The tourism industry is left concerned over TMNP’s new differential conservation fees

Fees will vary according to three categories, SA residents, Southern African Development Communities (SADC) residents, and Standard (foreigners), with foreign visitors having to bear the brunt of the fee increase.

Reynold Thakhuli, GM: Media, PR and Stakeholder Relations for SANParks explains the 4:2:1 ratio pricing strategy, where an initial price is set for SA residents (R75 /€4), which is then multiplied by two for SADC residents (R150/€9), and quadrupled for foreigners (R300/€18).

The rest of the parks had already adopted the system in 2003. “The Cape region had not applied it due to some complexity with the systems at TMNP, but this has been the norm for a considerable time in other national parks,” said Thakhuli. He said that the 4:2:1 principle was something that had been applied all over the world, and had been effective in parks such as the Kruger and Addo for many years.

The fee increase is as follows: from R75 at Boulders to R150, and Cape Point from R145 to R300 for international travellers.

The tourism industry has raised concerns over the significant fee increase for foreign visitors, as many operators have already started packaging for 2018 and risk taking the financial loss.

Celine Browne, Owner of Africa Focus Tours commented: “The SANParks tariff increase is a big problem, as it is already hard to justify a yearly increase of 10%, so imagine 50%.”

Browne said most of her prices had already been published and clients had already started selling the destination; now she would need to inform them about the adjustment.

Illana Clayton, CEO of Travel Smart Crew (TSC) said TMNP was already profitable, so this was an effort to subsidise the many parks that were not.

She said the proposed new Kruger National Park fee of R368 (€22) for internationals was understandable considering the long distances they drove within the park and the effect of this on the infrastructure, the facilities used, and the average time spent in the park by a visitor.

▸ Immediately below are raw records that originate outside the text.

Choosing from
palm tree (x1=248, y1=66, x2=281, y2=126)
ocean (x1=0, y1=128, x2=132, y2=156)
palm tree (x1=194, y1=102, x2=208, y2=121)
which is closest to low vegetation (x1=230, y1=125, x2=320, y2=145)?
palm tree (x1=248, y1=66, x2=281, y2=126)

“With TMNP, however, I would question the value as there are multiple entrance fees for what is effectively the same park, mostly visited the same day by internationals, as most internationals who visit the Peninsula will be on a full-day guided tour, and majority will do both Cape Point and Boulders, therefore the proposed cost totals R450 (€27), which is significantly higher than KNP,” she said.

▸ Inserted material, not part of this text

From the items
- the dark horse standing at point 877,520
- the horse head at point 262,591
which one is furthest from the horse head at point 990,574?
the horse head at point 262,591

Clayton said she assumed that internationals spent less time in the park during a visit than locals, therefore having less of an impact on the park as they tended to visit in fewer vehicles (coaches, group tours, etc.), make more use of restaurants and contribute a higher value in curio shop sales.

“International guests have limited time in Cape Town with a variety of choices of how to spend their time and money. The effect of this on a Peninsula day tour is significant and the long-term effects of fewer visitors through PR, media, reviews and testimonials is going to impact TMNP,” concluded Clayton.

“I don’t understand why the ratio 4:2:1, which applies to all other parks, needs to be applied to TMNP now, as the average time spent in the Kruger may be between a half to a full day, whereas a visit to Boulders is usually around one hour and in Cape Point groups are there for a couple of hours maximum. The ratio of the price is not justified, in my opinion,” concluded Browne.